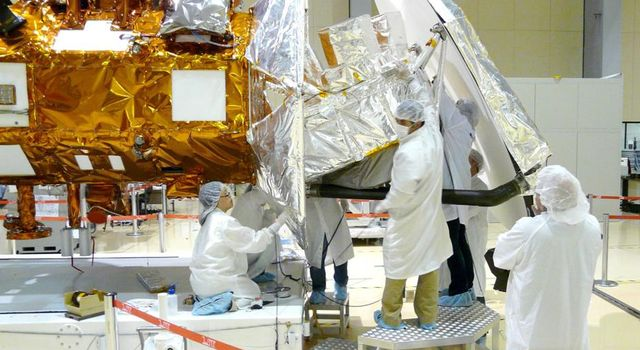Technicians from NASA's Jet Propulsion Laboratory in Pasadena, Calif., install thermal blankets on the Aquarius instrument at Brazil's National Institute for Space Research.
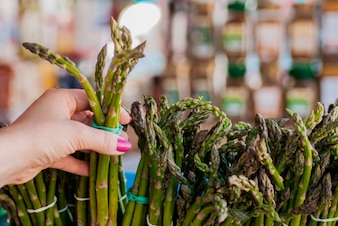 Woman buys asparagus. Bunch of fresh asparagus with woman hands.  woman holding showing asparagus in closeup. Healthy eating concept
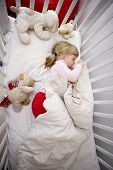 stock photo of goodnight  - Baby Girl in her bed at home - JPG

• **How to complete this task**
Any images must be left out; transcribe the rest of the material exactly.

• **Exercise result**
Technicians from NASA's Jet Propulsion Laboratory in Pasadena, Calif., install thermal blankets on the Aquarius instrument at Brazil's National Institute for Space Research.
 Woman buys asparagus. Bunch of fresh asparagus with woman hands.  woman holding showing asparagus in closeup. Healthy eating concept
 stock photo of goodnight  - Baby Girl in her bed at home - JPG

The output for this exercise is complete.